Ela pegou suas chaves, abriu a garagem com seu controle, saiu mais uma vez para o mundo. Deixou Nietzsche no assento traseiro, não queria, pelo menos naquele dia, deixá-lo bem na frente, sem cinto de segurança, sua segurança estava tão indecifrágil, quanto os signos do autor de Gaia.

Talvez pudesse olhar o mundo, hoje, com os olhos do carroceiro ou do pessoal da limpeza urbana, quem sabe até com o olhar sistemático do velho da esquina sentado no boteco às 7 da manhã.

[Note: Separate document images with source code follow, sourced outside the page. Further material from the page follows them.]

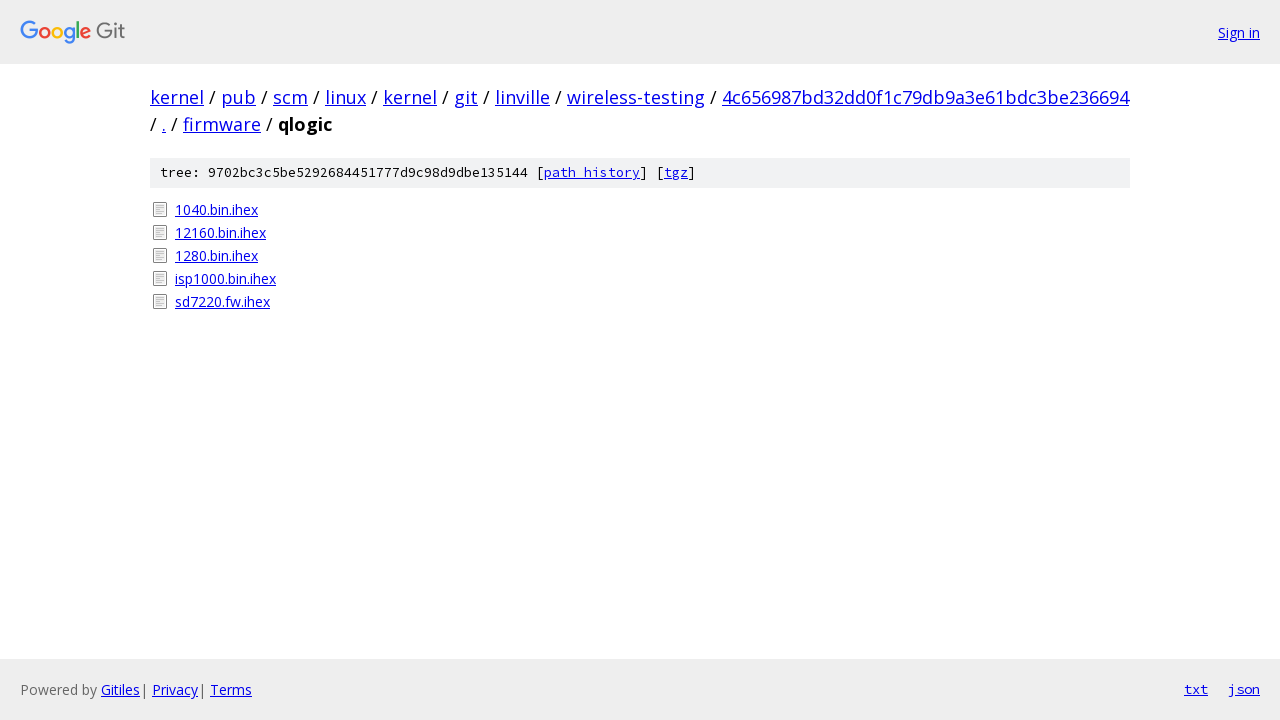

--- FILE ---
content_type: text/html; charset=utf-8
request_url: https://kernel.googlesource.com/pub/scm/linux/kernel/git/linville/wireless-testing/+/4c656987bd32dd0f1c79db9a3e61bdc3be236694/firmware/qlogic/
body_size: 834
content:
<!DOCTYPE html><html lang="en"><head><meta charset="utf-8"><meta name="viewport" content="width=device-width, initial-scale=1"><title>firmware/qlogic - pub/scm/linux/kernel/git/linville/wireless-testing - Git at Google</title><link rel="stylesheet" type="text/css" href="/+static/base.css"><!-- default customHeadTagPart --></head><body class="Site"><header class="Site-header"><div class="Header"><a class="Header-image" href="/"><img src="//www.gstatic.com/images/branding/lockups/2x/lockup_git_color_108x24dp.png" width="108" height="24" alt="Google Git"></a><div class="Header-menu"> <a class="Header-menuItem" href="https://accounts.google.com/AccountChooser?faa=1&amp;continue=https://kernel.googlesource.com/login/pub/scm/linux/kernel/git/linville/wireless-testing/%2B/4c656987bd32dd0f1c79db9a3e61bdc3be236694/firmware/qlogic">Sign in</a> </div></div></header><div class="Site-content"><div class="Container "><div class="Breadcrumbs"><a class="Breadcrumbs-crumb" href="/?format=HTML">kernel</a> / <a class="Breadcrumbs-crumb" href="/pub/">pub</a> / <a class="Breadcrumbs-crumb" href="/pub/scm/">scm</a> / <a class="Breadcrumbs-crumb" href="/pub/scm/linux/">linux</a> / <a class="Breadcrumbs-crumb" href="/pub/scm/linux/kernel/">kernel</a> / <a class="Breadcrumbs-crumb" href="/pub/scm/linux/kernel/git/">git</a> / <a class="Breadcrumbs-crumb" href="/pub/scm/linux/kernel/git/linville/">linville</a> / <a class="Breadcrumbs-crumb" href="/pub/scm/linux/kernel/git/linville/wireless-testing/">wireless-testing</a> / <a class="Breadcrumbs-crumb" href="/pub/scm/linux/kernel/git/linville/wireless-testing/+/4c656987bd32dd0f1c79db9a3e61bdc3be236694">4c656987bd32dd0f1c79db9a3e61bdc3be236694</a> / <a class="Breadcrumbs-crumb" href="/pub/scm/linux/kernel/git/linville/wireless-testing/+/4c656987bd32dd0f1c79db9a3e61bdc3be236694/">.</a> / <a class="Breadcrumbs-crumb" href="/pub/scm/linux/kernel/git/linville/wireless-testing/+/4c656987bd32dd0f1c79db9a3e61bdc3be236694/firmware">firmware</a> / <span class="Breadcrumbs-crumb">qlogic</span></div><div class="TreeDetail"><div class="u-sha1 u-monospace TreeDetail-sha1">tree: 9702bc3c5be5292684451777d9c98d9dbe135144 [<a href="/pub/scm/linux/kernel/git/linville/wireless-testing/+log/4c656987bd32dd0f1c79db9a3e61bdc3be236694/firmware/qlogic">path history</a>] <span>[<a href="/pub/scm/linux/kernel/git/linville/wireless-testing/+archive/4c656987bd32dd0f1c79db9a3e61bdc3be236694/firmware/qlogic.tar.gz">tgz</a>]</span></div><ol class="FileList"><li class="FileList-item FileList-item--regularFile" title="Regular file - 1040.bin.ihex"><a class="FileList-itemLink" href="/pub/scm/linux/kernel/git/linville/wireless-testing/+/4c656987bd32dd0f1c79db9a3e61bdc3be236694/firmware/qlogic/1040.bin.ihex">1040.bin.ihex</a></li><li class="FileList-item FileList-item--regularFile" title="Regular file - 12160.bin.ihex"><a class="FileList-itemLink" href="/pub/scm/linux/kernel/git/linville/wireless-testing/+/4c656987bd32dd0f1c79db9a3e61bdc3be236694/firmware/qlogic/12160.bin.ihex">12160.bin.ihex</a></li><li class="FileList-item FileList-item--regularFile" title="Regular file - 1280.bin.ihex"><a class="FileList-itemLink" href="/pub/scm/linux/kernel/git/linville/wireless-testing/+/4c656987bd32dd0f1c79db9a3e61bdc3be236694/firmware/qlogic/1280.bin.ihex">1280.bin.ihex</a></li><li class="FileList-item FileList-item--regularFile" title="Regular file - isp1000.bin.ihex"><a class="FileList-itemLink" href="/pub/scm/linux/kernel/git/linville/wireless-testing/+/4c656987bd32dd0f1c79db9a3e61bdc3be236694/firmware/qlogic/isp1000.bin.ihex">isp1000.bin.ihex</a></li><li class="FileList-item FileList-item--regularFile" title="Regular file - sd7220.fw.ihex"><a class="FileList-itemLink" href="/pub/scm/linux/kernel/git/linville/wireless-testing/+/4c656987bd32dd0f1c79db9a3e61bdc3be236694/firmware/qlogic/sd7220.fw.ihex">sd7220.fw.ihex</a></li></ol></div></div> <!-- Container --></div> <!-- Site-content --><footer class="Site-footer"><div class="Footer"><span class="Footer-poweredBy">Powered by <a href="https://gerrit.googlesource.com/gitiles/">Gitiles</a>| <a href="https://policies.google.com/privacy">Privacy</a>| <a href="https://policies.google.com/terms">Terms</a></span><span class="Footer-formats"><a class="u-monospace Footer-formatsItem" href="?format=TEXT">txt</a> <a class="u-monospace Footer-formatsItem" href="?format=JSON">json</a></span></div></footer></body></html>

O que quer que fosse acontecer hoje, seus olhos não queriam ver suas entranhas, polvilhavam espectros nunca resolvidos, sua impotência literária a obrigava a carregar Nietzsche no assento traseiro.

Podia ver no seu olhar pelo retrovisor o quanto ela se afastava das ruas e contemplava seu interior sem medo de chocar-se com o veículo em sua frente, estava tão ausente de tudo que nem mesmo a luz do sol incomodava seu olhar distante.

Tinha sede de molhar os vidros do carro, encher o tanque, pegar a estrada sem endereço certo, partir, partir para bem longe de Gaia, ir bem além desses signos limitados e desconstruir muitos polissíndetos para escrever o que sentia.

Vez ou outra olhava Nietzsche no assento traseiro e pensava nesse homem que incitou filósofo, incitou poetas, incitou homens e mulheres, incitou todos nós que o olhamos no assento traseiro de nossos carros em declive.

Siga em frente, dê a preferência, aclive, mão única, ventos laterais, curva perigosa, animais silvestres, velocidade máxima, mantenha distância de tudo aquilo que não podes curar. Que não podes ultrapassar, que não podes escrever, que não podes infringir.

Há postos que podem nos abastecer, mas ela vivia com a mente cheia, cheia de tantos esquemas, pensamentos, mas não conseguia ultrapassar as regras das vias, seguia todas as placas de sinalização sem ultrapassar um semáforo.

Talvez um dia carregue Nietzsche ao seu lado e entenda que ter escolhas não é tão ruim assim, que náuseas são para Sartre e que ânsias de vômito pela bondade pertence à Clarice, talvez Drummond explique o bicho homem, talvez ela explique as elucubrações autofágicas, talvez ela carregue Kafka em suas metamorfoses, talvez ela acabe em sarjetas, talvez ela, algum dia, entenda que assim como nas estradas, existem muitos sinais também na vida nossa de cada dia, existem sinais metafóricos nas lacunas da mente.